Ils se mirent à rire mais le regard de Simon resta voilé. Dans le fond, la désinvolture d'Astrid le peinait et l'inquiétait. Il la sentait moins attachée à lui que lui à elle. C'était peut-être la première fois que cela lui arrivait et il détestait ce sentiment. Il savait qu'il faudrait un jour qu'il mette les choses au clair avec elle et qu'il prenne une décision. Jusqu'alors, sa rivalité avec Largo avait été une excellente excuse pour ne pas se découvrir. Mais désormais, la donne semblait différente.

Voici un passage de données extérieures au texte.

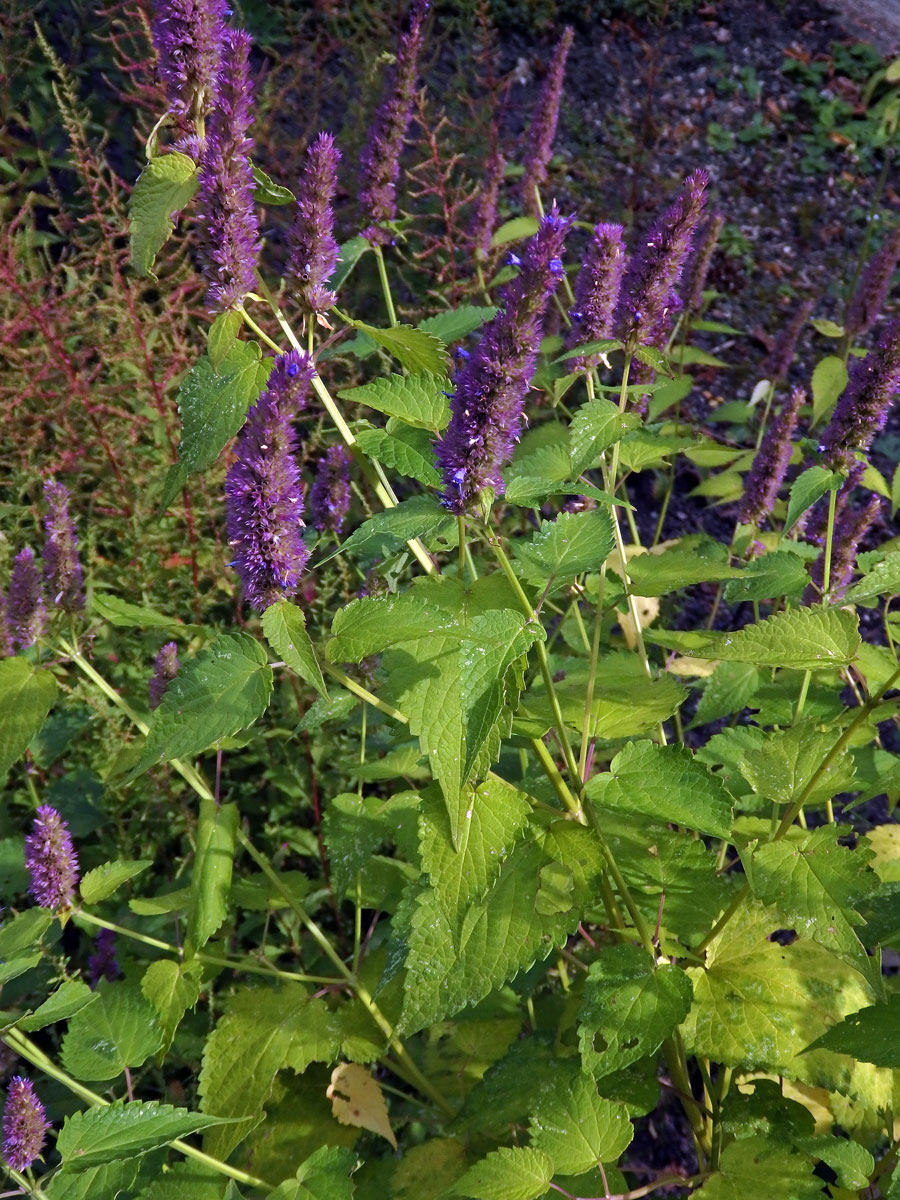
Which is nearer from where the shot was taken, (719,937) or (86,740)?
(719,937)

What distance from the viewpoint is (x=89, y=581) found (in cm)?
357

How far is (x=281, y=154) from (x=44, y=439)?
2.20 meters

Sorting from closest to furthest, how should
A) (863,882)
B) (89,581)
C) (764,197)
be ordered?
Result: 1. (863,882)
2. (89,581)
3. (764,197)

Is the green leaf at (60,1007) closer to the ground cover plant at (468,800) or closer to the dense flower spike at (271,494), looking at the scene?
the ground cover plant at (468,800)

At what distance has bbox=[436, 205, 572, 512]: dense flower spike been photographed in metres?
1.56

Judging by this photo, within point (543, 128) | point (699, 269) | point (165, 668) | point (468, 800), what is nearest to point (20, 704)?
point (165, 668)

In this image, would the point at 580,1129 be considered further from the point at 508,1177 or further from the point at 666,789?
the point at 666,789

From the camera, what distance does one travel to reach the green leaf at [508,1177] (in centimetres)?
166

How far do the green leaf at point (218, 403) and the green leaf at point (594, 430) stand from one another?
648mm

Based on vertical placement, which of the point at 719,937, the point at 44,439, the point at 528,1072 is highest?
the point at 719,937

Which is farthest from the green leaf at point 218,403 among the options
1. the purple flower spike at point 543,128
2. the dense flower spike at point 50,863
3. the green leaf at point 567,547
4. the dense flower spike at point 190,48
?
the purple flower spike at point 543,128

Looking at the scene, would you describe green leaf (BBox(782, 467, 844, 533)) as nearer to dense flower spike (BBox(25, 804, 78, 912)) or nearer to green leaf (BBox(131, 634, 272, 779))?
green leaf (BBox(131, 634, 272, 779))

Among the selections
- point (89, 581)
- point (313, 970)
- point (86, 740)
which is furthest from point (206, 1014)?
point (89, 581)

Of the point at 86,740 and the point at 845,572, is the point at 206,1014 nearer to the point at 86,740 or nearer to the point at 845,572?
the point at 86,740
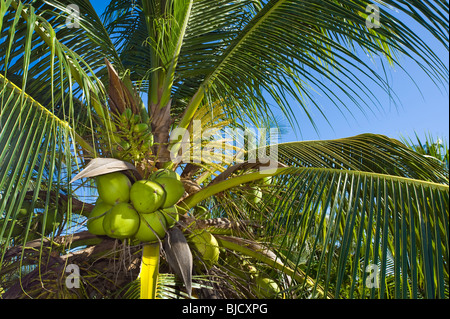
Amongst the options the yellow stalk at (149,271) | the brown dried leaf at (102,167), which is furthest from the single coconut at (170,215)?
the brown dried leaf at (102,167)

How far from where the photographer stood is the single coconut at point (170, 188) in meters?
1.46

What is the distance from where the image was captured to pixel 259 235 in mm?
2131

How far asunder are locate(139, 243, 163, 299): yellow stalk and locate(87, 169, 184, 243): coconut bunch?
43 mm

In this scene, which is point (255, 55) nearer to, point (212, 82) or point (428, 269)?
point (212, 82)

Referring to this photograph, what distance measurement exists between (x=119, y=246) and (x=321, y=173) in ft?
2.87

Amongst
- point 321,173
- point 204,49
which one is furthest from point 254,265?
point 204,49

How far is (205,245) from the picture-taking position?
5.26 ft

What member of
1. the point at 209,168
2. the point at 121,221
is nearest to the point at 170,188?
the point at 121,221

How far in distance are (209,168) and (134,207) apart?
0.64m

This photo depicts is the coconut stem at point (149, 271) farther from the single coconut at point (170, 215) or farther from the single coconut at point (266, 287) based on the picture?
the single coconut at point (266, 287)

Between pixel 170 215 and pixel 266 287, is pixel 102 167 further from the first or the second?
pixel 266 287

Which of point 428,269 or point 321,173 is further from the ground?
point 321,173
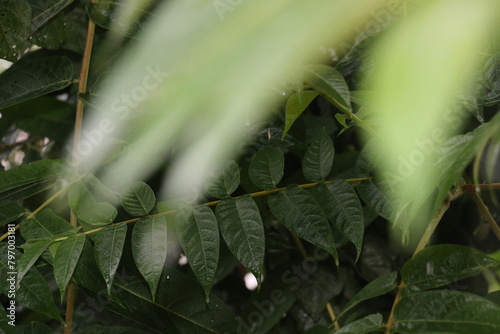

Il repoussa ces pensées. Après tout, il serait toujours temps de se poser la question quand il la reverrait. Pour le moment, ils étaient tirés d'affaire, ils allaient rentrer dans un pays où il faisait une température décente, il allait pouvoir siroter un whisky hors d'âge avant de rattraper des heures de sommeil dans le jet … Non tout n'allait pas si mal. Il suffisait de reléguer ce genre d'interrogations au fond de son cerveau. C'était sa méthode habituelle, une fois de plus il l'appliquerait. "Technique de l'autruche" lui soufflait une petite voix, mais il prit soin de ne pas y prendre garde.

Quand il sortit de ses songes, il se rendit compte que ses amis s'étaient un peu éloignés. Il pressa le pas pour les rattraper. Il n'eut pas de mal à reprendre le fil de la conversation qui restait très pragmatique : heure de décollage, récupération de bagages, planning des jours à venir. Il soupira… une page de tournée. Tous les quatre franchirent la lourde porte du palais présidentiel sans déplaisir. La lutte avait été rude et rien de bon ne les retenait ici.